─── Passage retenu ───

Génie du christianisme/Partie 1/Livre 5/Chapitre II


CHAPITRE II.

Spectacle général de l’Univers.



Il est un Dieu ; les herbes de la vallée et les cèdres de la montagne le bénissent, l’insecte bourdonne ses louanges, l’éléphant le salue au lever du jour, l’oiseau le chante dans le feuillage, la foudre fait éclater sa puissance, et l’Océan déclare son immensité. L’homme seul a dit : Il n’y a point de Dieu.

Il n’a donc jamais, celui-là, dans ses infortunes, levé les yeux vers le ciel, ou, dans son bonheur, abaissé ses regards vers la terre ? La nature est-elle si loin de lui qu’il ne l’ait pu contempler, ou la croit-il le simple résultat du hasard ? Mais quel hasard a pu contraindre une matière désordonnée et rebelle à s’arranger dans un ordre si parfait ?

On pourroit dire que l’homme est la pensée manifestée de Dieu, et que l’univers est son imagination rendue sensible. Ceux qui ont admis la beauté de la nature comme preuve d’une intelligence supérieure auroient dû faire remarquer une chose qui agrandit prodigieusement la sphère des merveilles : c’est que le mouvement et le repos, les ténèbres et la lumière, les saisons, la marche des astres, qui varient les décorations du monde, ne sont pourtant successifs qu’en apparence, et sont permanents en réalité. La scène qui s’efface pour nous se colore pour un autre peuple ; ce n’est pas le spectacle, c’est le spectateur qui change. Ainsi Dieu a su réunir dans son ouvrage la durée absolue et la durée progressive : la première est placée dans le temps, la seconde dans l’étendue : par celle-là les grâces de l’univers sont unes, infinies, toujours les mêmes ; par celle-ci elles sont multiples, finies et renouvelées : sans l’une, il n’y eût point eu de grandeur dans la création ; sans l’autre, il y eût eu monotonie.

─── Données disponibles ───

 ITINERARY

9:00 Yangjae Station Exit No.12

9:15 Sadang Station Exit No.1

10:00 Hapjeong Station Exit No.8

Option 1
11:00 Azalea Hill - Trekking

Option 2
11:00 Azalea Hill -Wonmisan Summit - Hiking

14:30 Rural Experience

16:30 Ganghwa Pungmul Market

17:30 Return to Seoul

───
─── Données disponibles ───

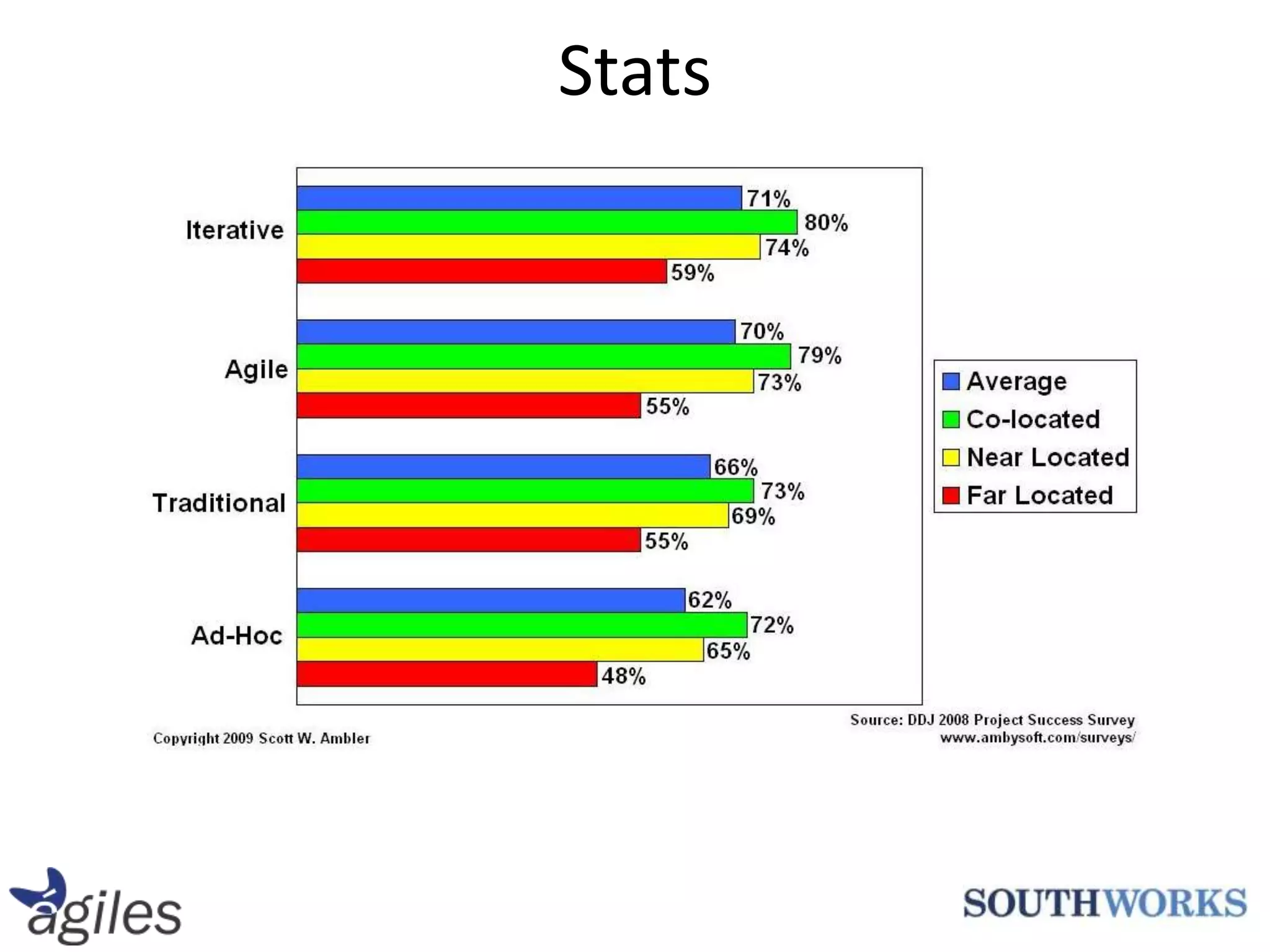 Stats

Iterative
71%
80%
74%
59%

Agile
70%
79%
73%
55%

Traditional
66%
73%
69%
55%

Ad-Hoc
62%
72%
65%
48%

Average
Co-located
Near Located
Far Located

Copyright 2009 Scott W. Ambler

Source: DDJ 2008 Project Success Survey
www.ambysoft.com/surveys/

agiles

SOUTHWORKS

───

Objectif de l'exercice
D'après le passage retenu sur le spectacle de l'univers, où est placée la durée absolue ?

Résultat de l'exercice
La durée absolue est placée dans le temps.